5. Établir des responsabilités

Les conclusions attendues par l’opinion publique nationale varient selon qu’on est politicien ou activiste des droits de l’homme ou encore simple citoyen.

Globalement, les membres de l’opposition politique et certains activistes des droits de l’homme trouvent dans cette affaire une aubaine pour discréditer le pouvoir et, au besoin, obtenir les têtes de certains responsables politiques et militaires habituellement pointés pour leur cruauté et leur impunité.

Les uns et les autres sont surtout convaincus que parmi les personnes enfouies dans cette fosse commune, se trouvent des anonymes qui auraient été victimes de la répression disproportionnée de la police et de l’armée en janvier dernier lors des manifestations contre la loi Boshab.

Dans un État qui se veut et se proclame de droit, nous pensons que l’heure a sonné, à certains niveaux de responsabilité, de devoir rendre compte des ses actes.

A l’issue des travaux de la commission, dont l’opportunité n’est plus à démontrer, l’opinion sera en droit d’attendre que certains responsables politiques et judiciaires démissionnent ou soient contraints de le faire à cause de leur gestion calamiteuse et de leur amateurisme dans ce dossier.

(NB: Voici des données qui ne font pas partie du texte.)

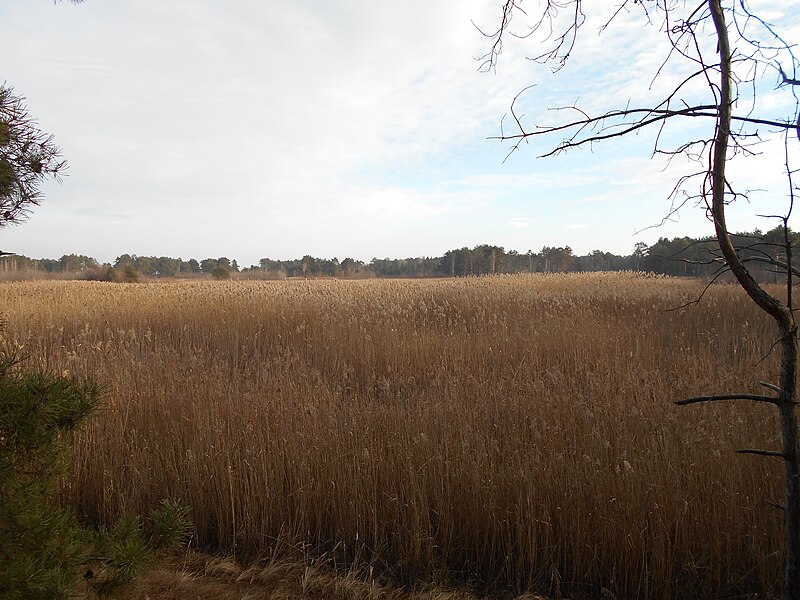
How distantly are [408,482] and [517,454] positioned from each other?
802 mm

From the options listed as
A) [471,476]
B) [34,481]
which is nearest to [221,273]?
[471,476]

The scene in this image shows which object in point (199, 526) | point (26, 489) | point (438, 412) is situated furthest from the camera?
point (438, 412)

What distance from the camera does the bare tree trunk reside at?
173 cm

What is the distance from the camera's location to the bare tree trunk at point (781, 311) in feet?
5.68

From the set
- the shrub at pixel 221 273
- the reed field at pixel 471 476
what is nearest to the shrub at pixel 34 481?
the reed field at pixel 471 476

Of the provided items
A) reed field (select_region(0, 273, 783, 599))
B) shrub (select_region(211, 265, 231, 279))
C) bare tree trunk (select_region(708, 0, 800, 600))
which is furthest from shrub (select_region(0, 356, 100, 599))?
shrub (select_region(211, 265, 231, 279))

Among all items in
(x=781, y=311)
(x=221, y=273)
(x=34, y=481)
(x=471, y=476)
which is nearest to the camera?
(x=34, y=481)

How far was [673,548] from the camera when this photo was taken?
254 centimetres

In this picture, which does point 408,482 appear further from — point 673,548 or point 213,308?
point 213,308

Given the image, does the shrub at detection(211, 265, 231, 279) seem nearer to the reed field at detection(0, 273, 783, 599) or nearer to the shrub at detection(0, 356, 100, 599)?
the reed field at detection(0, 273, 783, 599)

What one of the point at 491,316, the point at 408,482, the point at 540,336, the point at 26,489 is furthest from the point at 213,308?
the point at 26,489

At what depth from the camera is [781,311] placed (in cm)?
175

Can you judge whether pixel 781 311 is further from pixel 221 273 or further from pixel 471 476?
pixel 221 273

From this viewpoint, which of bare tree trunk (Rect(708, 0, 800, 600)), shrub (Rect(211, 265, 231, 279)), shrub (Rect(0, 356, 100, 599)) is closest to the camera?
shrub (Rect(0, 356, 100, 599))
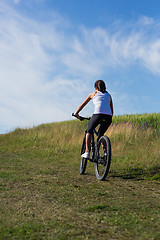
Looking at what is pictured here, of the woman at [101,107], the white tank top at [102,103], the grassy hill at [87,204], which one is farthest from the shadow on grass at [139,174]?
the white tank top at [102,103]

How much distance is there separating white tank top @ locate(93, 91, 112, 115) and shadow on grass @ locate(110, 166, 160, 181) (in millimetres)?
2314

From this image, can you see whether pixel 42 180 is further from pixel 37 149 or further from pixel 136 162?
pixel 37 149

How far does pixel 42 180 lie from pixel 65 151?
6.04m

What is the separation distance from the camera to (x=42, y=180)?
6.61 meters

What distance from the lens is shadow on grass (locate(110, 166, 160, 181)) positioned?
714 centimetres

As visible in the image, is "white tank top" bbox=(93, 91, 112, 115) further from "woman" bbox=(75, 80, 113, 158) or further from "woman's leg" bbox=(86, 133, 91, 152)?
"woman's leg" bbox=(86, 133, 91, 152)

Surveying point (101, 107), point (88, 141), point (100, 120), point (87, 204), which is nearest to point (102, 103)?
point (101, 107)

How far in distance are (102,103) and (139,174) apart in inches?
115

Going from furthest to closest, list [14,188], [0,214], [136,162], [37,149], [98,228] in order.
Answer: [37,149]
[136,162]
[14,188]
[0,214]
[98,228]

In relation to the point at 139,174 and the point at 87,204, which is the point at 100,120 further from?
the point at 139,174

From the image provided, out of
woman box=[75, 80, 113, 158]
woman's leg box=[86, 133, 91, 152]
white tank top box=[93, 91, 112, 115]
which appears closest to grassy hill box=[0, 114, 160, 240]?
woman's leg box=[86, 133, 91, 152]

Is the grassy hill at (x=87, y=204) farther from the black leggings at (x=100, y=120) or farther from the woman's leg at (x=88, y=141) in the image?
the black leggings at (x=100, y=120)

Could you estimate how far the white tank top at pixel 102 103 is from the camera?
243 inches

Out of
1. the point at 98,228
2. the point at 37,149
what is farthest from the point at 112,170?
the point at 37,149
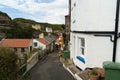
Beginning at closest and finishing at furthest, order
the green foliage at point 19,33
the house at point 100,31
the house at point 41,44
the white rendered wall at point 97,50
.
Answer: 1. the house at point 100,31
2. the white rendered wall at point 97,50
3. the house at point 41,44
4. the green foliage at point 19,33

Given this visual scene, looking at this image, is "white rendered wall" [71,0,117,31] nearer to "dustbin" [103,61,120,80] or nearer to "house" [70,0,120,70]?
"house" [70,0,120,70]

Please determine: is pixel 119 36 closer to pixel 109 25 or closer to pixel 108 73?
pixel 109 25

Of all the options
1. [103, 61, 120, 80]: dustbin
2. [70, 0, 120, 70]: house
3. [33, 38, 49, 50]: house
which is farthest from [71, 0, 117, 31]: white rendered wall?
[33, 38, 49, 50]: house

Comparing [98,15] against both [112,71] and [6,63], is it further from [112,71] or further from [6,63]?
[6,63]

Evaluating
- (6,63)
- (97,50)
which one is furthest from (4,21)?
(6,63)

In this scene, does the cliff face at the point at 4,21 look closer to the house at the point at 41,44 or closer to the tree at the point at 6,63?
the house at the point at 41,44

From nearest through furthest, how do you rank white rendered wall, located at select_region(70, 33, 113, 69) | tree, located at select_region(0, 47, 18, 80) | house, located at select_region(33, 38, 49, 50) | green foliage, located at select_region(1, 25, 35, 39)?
tree, located at select_region(0, 47, 18, 80), white rendered wall, located at select_region(70, 33, 113, 69), house, located at select_region(33, 38, 49, 50), green foliage, located at select_region(1, 25, 35, 39)

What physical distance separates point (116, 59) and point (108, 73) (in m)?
2.65

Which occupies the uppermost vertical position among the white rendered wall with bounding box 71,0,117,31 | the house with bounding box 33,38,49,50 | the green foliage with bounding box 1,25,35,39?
the white rendered wall with bounding box 71,0,117,31

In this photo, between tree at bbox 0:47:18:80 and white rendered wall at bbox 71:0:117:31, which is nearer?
tree at bbox 0:47:18:80

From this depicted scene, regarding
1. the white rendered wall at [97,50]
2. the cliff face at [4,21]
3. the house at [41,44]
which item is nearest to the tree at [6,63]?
the white rendered wall at [97,50]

Pénalement et pour une fois, s’il venait à être établi que parmi des personnes enfouies sans considération de la dignité humaine et de nos cultures congolaises il y en a qui sont mortes abattues par des balles ou à cause des violences de quelle que nature que ce soit, les suspects, peu importe leur rang, devront répondre de leurs actes devant la justice.

6. Recommandations

Certains diraient qu’il est prématuré de formuler des recommandations à ce stade où l’enquête n’a même pas encore pris forme.

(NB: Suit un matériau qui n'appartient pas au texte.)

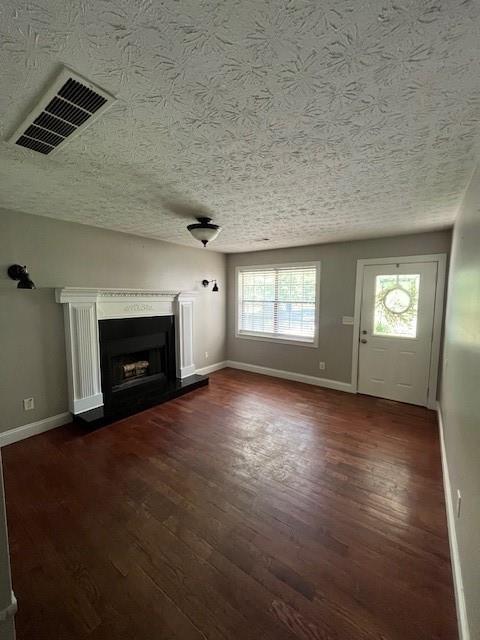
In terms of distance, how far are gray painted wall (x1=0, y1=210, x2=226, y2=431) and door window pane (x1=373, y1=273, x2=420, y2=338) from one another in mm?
3597

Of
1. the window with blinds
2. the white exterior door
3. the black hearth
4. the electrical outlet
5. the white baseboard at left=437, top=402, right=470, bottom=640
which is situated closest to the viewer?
the white baseboard at left=437, top=402, right=470, bottom=640

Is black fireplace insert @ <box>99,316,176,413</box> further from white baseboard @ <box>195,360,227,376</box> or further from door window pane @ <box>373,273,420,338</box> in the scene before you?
door window pane @ <box>373,273,420,338</box>

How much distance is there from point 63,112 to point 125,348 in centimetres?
304

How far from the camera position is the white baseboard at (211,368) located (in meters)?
5.26

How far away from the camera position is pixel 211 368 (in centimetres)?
548

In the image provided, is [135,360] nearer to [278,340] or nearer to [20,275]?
[20,275]

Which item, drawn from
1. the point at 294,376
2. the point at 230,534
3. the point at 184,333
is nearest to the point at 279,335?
the point at 294,376

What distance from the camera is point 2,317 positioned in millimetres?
2752

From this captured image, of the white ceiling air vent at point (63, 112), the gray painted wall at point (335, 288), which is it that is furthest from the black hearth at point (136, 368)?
the white ceiling air vent at point (63, 112)

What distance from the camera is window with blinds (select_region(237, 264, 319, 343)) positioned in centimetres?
471

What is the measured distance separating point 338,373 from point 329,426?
1.39 m

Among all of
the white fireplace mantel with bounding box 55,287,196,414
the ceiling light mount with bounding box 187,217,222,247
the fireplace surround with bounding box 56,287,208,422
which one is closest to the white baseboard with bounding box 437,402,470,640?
the ceiling light mount with bounding box 187,217,222,247

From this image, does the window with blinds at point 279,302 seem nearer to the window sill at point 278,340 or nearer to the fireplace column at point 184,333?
the window sill at point 278,340

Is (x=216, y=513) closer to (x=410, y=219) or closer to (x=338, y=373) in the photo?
(x=338, y=373)
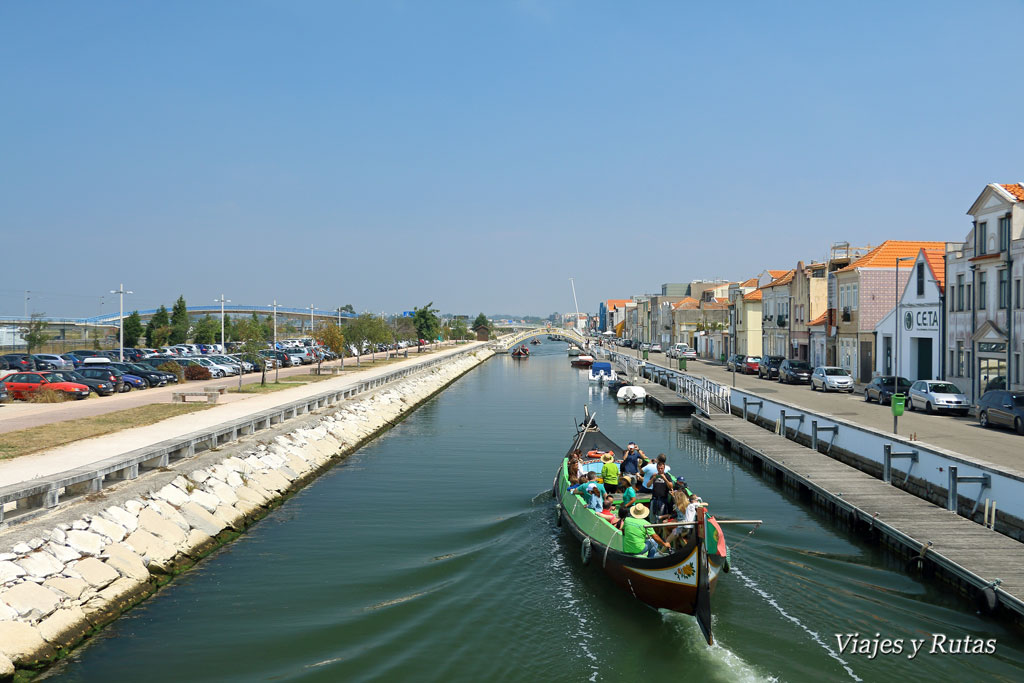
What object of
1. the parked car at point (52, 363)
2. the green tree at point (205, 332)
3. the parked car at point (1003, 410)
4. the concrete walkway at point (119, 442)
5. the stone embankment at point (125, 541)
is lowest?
the stone embankment at point (125, 541)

Nous pensons pour notre part que vu la gravité des faits et la légèreté avec laquelle les responsables politiques gèrent et considèrent ce dossier comme un fait divers, il est urgent de formuler certaines recommandations à titre conservatoire, destinées au Président de la République, au Parlement et au Ministre de l’Intérieur.

-Au Président de la République : recadrer les compétences et les prérogatives de chaque ministre pour éviter l’empiètement et surtout des déclarations intempestives non-conformes à la réalité, qui désinforment et qui finissent par embarrasser et rendre ridicule le gouvernement dans son ensemble.

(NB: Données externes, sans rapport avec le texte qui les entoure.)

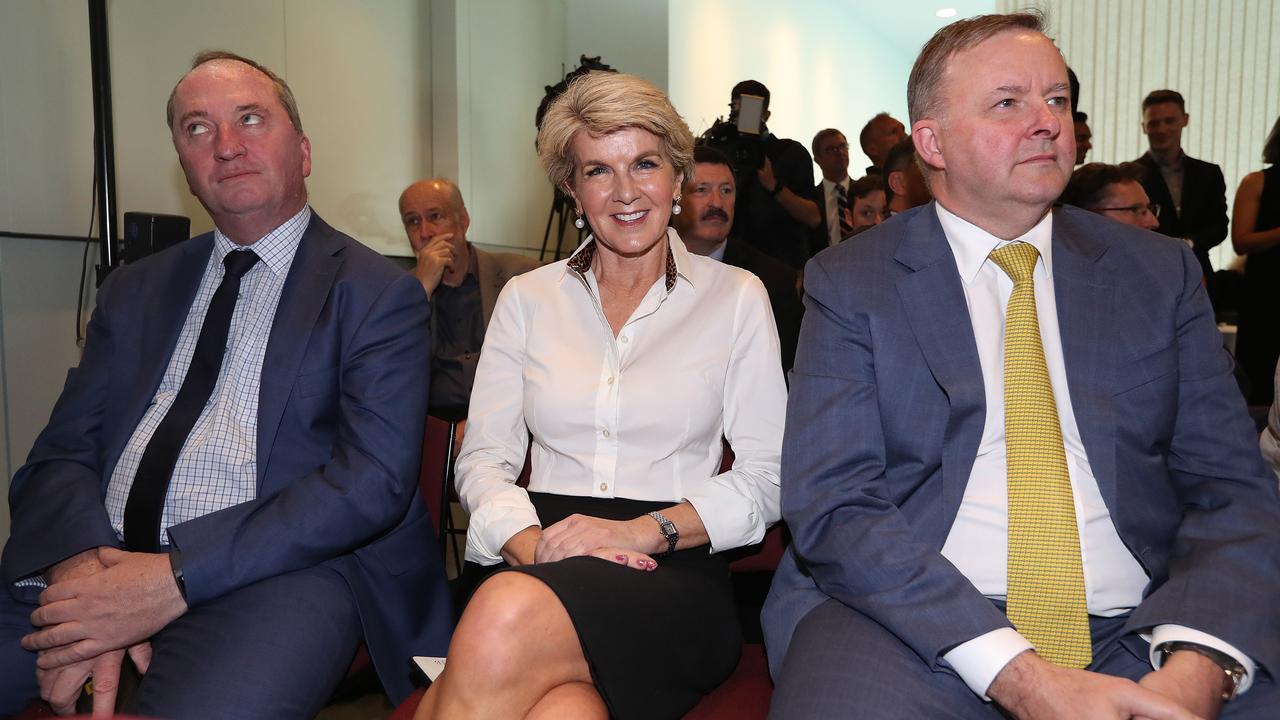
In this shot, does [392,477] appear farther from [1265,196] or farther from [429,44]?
[429,44]

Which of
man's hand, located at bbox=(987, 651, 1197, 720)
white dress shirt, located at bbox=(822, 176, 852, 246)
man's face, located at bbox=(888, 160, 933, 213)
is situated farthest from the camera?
white dress shirt, located at bbox=(822, 176, 852, 246)

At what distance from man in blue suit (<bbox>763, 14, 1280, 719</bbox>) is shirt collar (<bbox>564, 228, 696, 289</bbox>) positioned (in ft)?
1.39

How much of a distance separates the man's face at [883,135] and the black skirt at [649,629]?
442 cm

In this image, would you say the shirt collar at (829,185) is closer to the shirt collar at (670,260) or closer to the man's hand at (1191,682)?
the shirt collar at (670,260)

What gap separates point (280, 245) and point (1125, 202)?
2.35m

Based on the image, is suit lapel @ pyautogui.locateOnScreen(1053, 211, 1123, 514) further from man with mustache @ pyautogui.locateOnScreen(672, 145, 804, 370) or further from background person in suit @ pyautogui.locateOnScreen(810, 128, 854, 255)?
background person in suit @ pyautogui.locateOnScreen(810, 128, 854, 255)

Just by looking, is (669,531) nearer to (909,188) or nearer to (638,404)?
(638,404)

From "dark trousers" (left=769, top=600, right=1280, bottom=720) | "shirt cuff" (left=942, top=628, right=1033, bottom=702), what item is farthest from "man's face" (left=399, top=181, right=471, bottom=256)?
"shirt cuff" (left=942, top=628, right=1033, bottom=702)

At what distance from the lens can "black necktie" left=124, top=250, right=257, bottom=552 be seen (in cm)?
190

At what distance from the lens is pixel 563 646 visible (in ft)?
4.85

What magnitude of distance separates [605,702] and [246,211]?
125 cm

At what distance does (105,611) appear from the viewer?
5.57ft

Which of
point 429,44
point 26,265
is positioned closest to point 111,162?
point 26,265

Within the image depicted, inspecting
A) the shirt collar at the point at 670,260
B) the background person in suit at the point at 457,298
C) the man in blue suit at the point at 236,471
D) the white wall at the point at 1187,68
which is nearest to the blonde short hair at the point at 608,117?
the shirt collar at the point at 670,260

-Au Parlement : -(1) revisiter la loi sur le service des funérailles et la police des cimetières, qui date de l’époque coloniale, en vue de l’actualiser et la conformer aux traditions congolaises, lesquelles accordent un profond respect aux morts;

-(2) interpeler de manière non complaisante et non partisane tout responsable politico-administratif mêlé de près ou de loin dans la gestion du dossier des fosses communes à travers tout le territoire national.

-Au ministre de l’Intérieur :

-(1) à défaut de démissionner, recenser tous les cimetières reconnus à travers toutes les provinces en vue d’ordonner la fermeture définitive de ceux qui ne répondent pas aux normes;

-(2) diligenter une enquête sérieuse auprès de tous les services des funérailles du pays pour voir s’ils connaissent et respectent la législation en la matière;

-(3) mettre hors d’état de nuire quiconque bafoue les lois et les traditions funéraires congolaises.

-(4) rendre public le rapport d’enquête.